Din Islam

This story was produced in partnership with the Pulitzer Center.

His father couldn’t keep up.

The family was running, and he was old and slow. A bullet sailed through the air and found him, Din says. They couldn’t carry him or wait.

After they briefly returned to their village in Myanmar’s Rathidaung township, the family found Abdus Salam. He had died from his wounds, Din says.

Until that day in August 2017 when security forces ambushed their village, Din had been a fisherman and a farmer just like his father.

“The Burmese took away the Arakan we had,” he says, using the old name for the contested state where Rohingya Muslims have lived for generations.

At Kutupalong, Bangladesh’s most sprawling refugee camp, there is no denying that all the trappings of Din’s old life are gone: his father, the water, the land, their cows, and even Din’s mandolin, which burned with some 250 people who were too old to flee.

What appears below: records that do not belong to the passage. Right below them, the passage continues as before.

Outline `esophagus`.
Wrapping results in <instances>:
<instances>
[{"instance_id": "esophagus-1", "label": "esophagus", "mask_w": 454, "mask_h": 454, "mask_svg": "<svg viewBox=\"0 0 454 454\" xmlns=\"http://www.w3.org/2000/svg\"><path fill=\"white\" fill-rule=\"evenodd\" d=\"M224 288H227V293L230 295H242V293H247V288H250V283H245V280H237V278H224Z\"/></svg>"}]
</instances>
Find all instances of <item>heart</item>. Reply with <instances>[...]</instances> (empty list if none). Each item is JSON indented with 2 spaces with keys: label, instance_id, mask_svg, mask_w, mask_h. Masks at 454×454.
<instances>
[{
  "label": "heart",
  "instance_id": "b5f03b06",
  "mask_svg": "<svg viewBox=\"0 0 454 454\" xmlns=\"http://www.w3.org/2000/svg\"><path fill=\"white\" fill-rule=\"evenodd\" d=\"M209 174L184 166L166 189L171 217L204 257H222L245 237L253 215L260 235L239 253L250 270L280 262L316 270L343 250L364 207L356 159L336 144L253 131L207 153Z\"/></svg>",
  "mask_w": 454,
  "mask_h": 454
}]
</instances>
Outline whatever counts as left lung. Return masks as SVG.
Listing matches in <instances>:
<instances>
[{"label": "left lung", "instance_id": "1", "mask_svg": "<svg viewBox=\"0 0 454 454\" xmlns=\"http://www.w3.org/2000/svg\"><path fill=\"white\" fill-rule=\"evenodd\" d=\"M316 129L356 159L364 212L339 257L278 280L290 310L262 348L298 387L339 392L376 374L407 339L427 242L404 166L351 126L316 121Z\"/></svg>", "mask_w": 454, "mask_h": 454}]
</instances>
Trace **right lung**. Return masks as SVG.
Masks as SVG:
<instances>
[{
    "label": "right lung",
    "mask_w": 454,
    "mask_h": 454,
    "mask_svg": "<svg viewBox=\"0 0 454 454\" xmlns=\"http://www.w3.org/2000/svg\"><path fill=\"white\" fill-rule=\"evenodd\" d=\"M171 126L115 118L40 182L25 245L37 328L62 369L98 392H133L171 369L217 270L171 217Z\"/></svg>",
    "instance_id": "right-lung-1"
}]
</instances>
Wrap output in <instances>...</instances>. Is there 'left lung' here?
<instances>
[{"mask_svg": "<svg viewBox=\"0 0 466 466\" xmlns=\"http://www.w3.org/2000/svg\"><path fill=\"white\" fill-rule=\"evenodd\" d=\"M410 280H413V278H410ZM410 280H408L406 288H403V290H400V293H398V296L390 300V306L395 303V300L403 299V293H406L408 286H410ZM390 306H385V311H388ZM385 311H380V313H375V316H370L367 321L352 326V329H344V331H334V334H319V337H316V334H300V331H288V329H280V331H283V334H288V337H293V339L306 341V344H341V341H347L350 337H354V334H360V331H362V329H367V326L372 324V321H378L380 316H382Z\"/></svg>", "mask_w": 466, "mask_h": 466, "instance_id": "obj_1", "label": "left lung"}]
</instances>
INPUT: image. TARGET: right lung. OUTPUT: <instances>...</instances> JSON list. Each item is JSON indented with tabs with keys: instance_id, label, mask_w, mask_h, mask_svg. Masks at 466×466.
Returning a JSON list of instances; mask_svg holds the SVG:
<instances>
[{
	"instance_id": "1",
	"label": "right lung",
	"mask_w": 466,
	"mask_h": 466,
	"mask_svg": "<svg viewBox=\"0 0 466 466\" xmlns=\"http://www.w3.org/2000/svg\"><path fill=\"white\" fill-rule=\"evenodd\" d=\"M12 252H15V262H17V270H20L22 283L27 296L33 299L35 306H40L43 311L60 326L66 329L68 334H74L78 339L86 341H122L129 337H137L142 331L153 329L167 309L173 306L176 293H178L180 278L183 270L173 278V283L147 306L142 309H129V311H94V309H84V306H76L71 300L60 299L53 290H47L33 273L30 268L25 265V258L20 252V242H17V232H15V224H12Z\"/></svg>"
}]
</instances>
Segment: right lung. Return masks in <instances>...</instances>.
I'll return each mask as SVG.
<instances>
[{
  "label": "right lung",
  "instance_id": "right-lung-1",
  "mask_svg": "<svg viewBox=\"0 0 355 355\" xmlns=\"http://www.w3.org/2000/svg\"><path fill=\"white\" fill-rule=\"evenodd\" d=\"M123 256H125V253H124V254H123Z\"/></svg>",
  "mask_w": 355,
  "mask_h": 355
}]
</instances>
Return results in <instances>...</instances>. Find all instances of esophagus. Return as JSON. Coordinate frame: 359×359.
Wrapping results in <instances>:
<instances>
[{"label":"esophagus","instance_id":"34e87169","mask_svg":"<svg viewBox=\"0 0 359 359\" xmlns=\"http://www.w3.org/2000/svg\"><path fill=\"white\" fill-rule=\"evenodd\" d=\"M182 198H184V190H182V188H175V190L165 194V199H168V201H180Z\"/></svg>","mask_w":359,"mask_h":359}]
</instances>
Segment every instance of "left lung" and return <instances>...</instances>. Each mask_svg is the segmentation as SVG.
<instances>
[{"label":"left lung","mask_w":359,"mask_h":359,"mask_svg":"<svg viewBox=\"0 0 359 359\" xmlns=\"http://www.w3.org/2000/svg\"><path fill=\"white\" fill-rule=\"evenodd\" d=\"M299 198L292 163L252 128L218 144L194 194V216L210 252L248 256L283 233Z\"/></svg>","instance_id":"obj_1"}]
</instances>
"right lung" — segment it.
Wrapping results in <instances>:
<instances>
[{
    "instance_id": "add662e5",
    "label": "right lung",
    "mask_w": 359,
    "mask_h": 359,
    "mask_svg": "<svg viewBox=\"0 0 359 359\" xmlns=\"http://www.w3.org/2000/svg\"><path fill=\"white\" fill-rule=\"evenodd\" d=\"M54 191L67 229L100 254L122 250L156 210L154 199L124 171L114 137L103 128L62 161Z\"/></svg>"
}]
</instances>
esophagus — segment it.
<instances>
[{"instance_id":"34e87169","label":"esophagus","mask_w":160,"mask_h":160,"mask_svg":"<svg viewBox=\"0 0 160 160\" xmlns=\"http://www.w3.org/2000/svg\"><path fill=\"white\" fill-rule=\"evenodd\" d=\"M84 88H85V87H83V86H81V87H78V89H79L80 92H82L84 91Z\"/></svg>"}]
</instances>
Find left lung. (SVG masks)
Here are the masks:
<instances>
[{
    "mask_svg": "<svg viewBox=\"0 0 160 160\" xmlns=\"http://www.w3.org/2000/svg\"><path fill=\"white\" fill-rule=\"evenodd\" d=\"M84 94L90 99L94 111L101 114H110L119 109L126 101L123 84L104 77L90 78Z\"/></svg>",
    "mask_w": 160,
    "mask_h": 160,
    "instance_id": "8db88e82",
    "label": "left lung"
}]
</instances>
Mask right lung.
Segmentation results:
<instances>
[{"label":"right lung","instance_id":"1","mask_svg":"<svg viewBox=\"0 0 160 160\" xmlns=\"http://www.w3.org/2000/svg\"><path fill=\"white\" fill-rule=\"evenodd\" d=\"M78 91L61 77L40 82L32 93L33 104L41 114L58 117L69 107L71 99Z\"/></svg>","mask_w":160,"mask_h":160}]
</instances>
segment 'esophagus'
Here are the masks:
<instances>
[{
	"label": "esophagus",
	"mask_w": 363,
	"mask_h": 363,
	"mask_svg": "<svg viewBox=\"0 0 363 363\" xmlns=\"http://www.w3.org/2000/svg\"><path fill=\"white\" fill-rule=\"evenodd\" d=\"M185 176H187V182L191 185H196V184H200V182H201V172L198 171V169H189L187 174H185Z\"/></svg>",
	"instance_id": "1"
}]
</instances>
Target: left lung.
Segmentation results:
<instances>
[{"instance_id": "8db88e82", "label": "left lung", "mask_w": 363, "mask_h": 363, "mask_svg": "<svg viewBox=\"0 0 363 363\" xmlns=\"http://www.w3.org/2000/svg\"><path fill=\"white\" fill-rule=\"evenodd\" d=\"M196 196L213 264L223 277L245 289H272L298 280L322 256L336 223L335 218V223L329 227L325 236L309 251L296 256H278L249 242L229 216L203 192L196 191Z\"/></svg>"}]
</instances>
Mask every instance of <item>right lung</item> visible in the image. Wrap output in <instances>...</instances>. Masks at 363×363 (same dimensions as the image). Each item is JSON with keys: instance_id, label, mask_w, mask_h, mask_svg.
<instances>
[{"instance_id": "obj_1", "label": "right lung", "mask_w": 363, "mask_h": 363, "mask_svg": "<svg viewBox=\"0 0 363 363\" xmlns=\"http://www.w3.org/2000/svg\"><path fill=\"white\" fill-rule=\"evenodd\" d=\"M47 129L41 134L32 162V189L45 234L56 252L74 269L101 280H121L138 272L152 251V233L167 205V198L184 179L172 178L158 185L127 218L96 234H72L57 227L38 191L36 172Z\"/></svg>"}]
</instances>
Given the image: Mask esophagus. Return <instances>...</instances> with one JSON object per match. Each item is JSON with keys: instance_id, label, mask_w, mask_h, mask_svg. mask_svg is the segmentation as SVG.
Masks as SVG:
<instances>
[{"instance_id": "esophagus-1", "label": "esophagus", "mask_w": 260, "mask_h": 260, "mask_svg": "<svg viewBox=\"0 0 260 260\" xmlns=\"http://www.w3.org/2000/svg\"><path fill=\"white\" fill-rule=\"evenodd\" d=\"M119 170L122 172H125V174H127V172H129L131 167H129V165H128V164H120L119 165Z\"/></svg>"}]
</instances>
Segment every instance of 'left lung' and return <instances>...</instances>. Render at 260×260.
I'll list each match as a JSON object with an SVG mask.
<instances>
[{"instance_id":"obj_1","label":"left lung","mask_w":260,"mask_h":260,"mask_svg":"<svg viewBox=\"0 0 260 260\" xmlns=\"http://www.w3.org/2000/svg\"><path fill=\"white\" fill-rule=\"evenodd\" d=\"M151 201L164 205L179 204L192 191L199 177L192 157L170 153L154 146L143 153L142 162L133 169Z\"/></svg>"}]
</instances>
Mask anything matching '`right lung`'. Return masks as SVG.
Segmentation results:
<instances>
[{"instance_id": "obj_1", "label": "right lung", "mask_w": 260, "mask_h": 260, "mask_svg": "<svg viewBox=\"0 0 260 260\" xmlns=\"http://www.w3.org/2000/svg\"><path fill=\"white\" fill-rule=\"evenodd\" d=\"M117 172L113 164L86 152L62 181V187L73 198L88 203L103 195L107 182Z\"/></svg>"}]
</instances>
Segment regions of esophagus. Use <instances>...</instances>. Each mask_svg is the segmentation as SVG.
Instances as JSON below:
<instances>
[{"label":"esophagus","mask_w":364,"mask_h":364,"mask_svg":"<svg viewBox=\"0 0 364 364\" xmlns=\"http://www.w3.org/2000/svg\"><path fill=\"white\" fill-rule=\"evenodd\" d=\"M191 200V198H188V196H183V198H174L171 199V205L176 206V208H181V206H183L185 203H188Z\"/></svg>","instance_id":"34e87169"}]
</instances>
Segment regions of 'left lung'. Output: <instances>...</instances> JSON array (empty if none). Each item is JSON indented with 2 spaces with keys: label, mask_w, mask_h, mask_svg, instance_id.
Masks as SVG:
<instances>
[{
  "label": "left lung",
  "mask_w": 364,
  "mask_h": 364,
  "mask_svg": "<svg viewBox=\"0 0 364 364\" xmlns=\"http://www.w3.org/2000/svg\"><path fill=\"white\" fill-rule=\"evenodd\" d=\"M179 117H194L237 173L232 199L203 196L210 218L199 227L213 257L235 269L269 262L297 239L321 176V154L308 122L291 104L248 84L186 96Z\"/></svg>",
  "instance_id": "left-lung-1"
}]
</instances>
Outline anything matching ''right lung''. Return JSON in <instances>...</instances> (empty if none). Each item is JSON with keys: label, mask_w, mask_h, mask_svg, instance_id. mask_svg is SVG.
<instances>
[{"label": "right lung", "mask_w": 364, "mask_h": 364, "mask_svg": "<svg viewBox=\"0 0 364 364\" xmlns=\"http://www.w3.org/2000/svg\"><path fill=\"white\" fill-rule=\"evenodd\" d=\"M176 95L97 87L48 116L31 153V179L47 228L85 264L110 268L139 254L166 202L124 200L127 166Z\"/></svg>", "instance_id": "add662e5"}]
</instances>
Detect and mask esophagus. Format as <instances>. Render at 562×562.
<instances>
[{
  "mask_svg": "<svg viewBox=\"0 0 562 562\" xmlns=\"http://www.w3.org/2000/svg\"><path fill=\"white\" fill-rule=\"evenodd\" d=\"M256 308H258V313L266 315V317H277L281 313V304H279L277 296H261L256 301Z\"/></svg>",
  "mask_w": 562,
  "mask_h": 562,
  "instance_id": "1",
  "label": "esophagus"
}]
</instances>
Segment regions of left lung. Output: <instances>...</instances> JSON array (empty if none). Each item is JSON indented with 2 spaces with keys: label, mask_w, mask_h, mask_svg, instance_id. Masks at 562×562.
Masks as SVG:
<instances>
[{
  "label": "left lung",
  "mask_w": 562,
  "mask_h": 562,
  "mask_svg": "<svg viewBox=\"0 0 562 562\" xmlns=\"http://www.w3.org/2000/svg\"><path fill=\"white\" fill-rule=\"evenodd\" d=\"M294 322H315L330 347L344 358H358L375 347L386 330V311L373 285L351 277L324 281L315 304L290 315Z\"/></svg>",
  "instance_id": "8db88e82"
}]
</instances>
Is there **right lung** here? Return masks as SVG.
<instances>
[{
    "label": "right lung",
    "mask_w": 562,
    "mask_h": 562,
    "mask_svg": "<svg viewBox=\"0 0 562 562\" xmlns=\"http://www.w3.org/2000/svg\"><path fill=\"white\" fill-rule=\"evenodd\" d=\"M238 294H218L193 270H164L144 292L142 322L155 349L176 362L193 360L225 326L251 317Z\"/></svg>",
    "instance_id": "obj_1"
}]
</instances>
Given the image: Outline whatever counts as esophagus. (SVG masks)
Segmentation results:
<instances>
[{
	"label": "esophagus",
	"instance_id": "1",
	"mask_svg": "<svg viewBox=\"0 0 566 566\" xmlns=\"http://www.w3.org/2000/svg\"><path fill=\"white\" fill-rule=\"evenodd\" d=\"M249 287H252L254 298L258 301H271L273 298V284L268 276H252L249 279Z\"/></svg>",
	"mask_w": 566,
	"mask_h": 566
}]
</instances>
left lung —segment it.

Din says there isn’t much to do in the camp because refugees aren’t allowed to fish on the ground’s western edge. “We are stuck here,” he says, mostly with memories.

So Din, now 25, cobbled together enough money to buy a mandolin from a man who lives a few minutes’ walk from his shelter. The man had carried the instrument from Myanmar, says Din. He bought the mandolin for about 3,000 taka ($36).

A neighbor named Ali Akbar is teaching him new skills. He’s learning how to sing traditional taranas, poem-like songs that strike a different note than the joyful songs he learned before the attack, when he was 22.

“Right now, I sing these songs because they tell the story of our suffering,” he says. “If we sing other things, it doesn’t feel right.”

He sings a song he calls Rohingya People Of Arakan,” about nearly eight decades of oppression, a piece he created after arriving in the refugee camp. “They wanted to chase us away from our country,” he says after he finishes.

Din says he’s lucky that his neighbors at the camp are people he knew from his village in Myanmar. They let him play music at home, just footsteps away from their shelters.

Like the neighbors, Din, his wife, and their three children have a small, windowless shelter made of bamboo, string, and tarp. He sits on the ground or on a small stool to play his mandolin.

He would go back to Myanmar if the government restored the rights and belongings of Rohingya Muslims, he says. The international community also has to step in, Din adds.

That day has yet to come. But at least, Din says, his father would be proud of him for carrying on.